*Document segment*:
-------

The three leaders also “expressed their firm commitment to deepen the already strong security and defence cooperation.” More pointedly towards Beijing, the group agreed to hold more trilateral military exercises and help to build more maritime security capacity in the region. Finally, with an eye towards Beijing’s posture in the East and South China Sea disputes, the three agreed to ensure “the freedom of navigation and over-flight and the peaceful resolution of maritime disputes in accordance with international law, including through legal mechanisms such as arbitration.”
The trilateral meeting at the G20 came only one week after a landmark summit between Japan’s Abe and Chinese President Xi Jinping, held on the margins of the Asia Pacific Economic Cooperation (APEC) meetings in Beijing. While the meeting, and the statement agreed to beforehand, lacked any significant breakthrough for the strained bilateral relationship, it was an important first step towards slowly rebuilding confidence between Tokyo and Beijing. If ties continue to improve between Japan and China, there will be less currency paid to the Chinese notion that the TSD is a US tool aimed at constraining Beijing.

-------

*Task list*:
1. Update the passage on the trilateral meeting from "The trilateral meeting" up to and including "at constraining Beijing.", replacing "landmark summit" with "historic summit".
2. Take the commentary on Japan, China and the trilateral security dialogue further, continuing from its final sentence.

*Data lines*:

-------

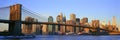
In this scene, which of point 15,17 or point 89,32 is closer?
point 15,17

-------

*Expected results*:
1.
The trilateral meeting at the G20 came only one week after a historic summit between Japan’s Abe and Chinese President Xi Jinping, held on the margins of the Asia Pacific Economic Cooperation (APEC) meetings in Beijing. While the meeting, and the statement agreed to beforehand, lacked any significant breakthrough for the strained bilateral relationship, it was an important first step towards slowly rebuilding confidence between Tokyo and Beijing. If ties continue to improve between Japan and China, there will be less currency paid to the Chinese notion that the TSD is a US tool aimed at constraining Beijing.

2.
The TSD has been focusing on a two pillar approach that prioritises increased economic integration in the Asia–Pacific along with regional stability. The economic side has been bolstered by this year’s conclusion of the long-running negotiations between Tokyo and Canberra on a bilateral Free Trade Agreement. Meanwhile, despite tough negotiations, a finalised Trans Pacific Partnership (TPP) agreement — which includes all three states — would further promote US–Japan led economic integration in the region.
On the security side, the trilateral relationship is also moving at a quick pace. The TSD has become increasingly relevant to the dynamic security environment surrounding Japan and Australia, especially with regard to maritime security. Achieving consensus on issues such as international terrorism or North Korea never was a hurdle for the three states. But the trilateral relationship is demonstrating value in light of enhanced US security engagement in the region alongside increasing Chinese assertiveness in the maritime domain.
While previous statements delicately approached Beijing, this past October’s ministerial meeting produced a less nuanced message. With regard to strained Japan-China ties over the Senkaku islands, the TSD noted: “Ministers opposed any coercive or unilateral actions that could change the status quo in the East China Sea. They underlined the importance of efforts to reduce tensions and to avoid miscalculations or accidents in the East China Sea, including by improving marine communications.”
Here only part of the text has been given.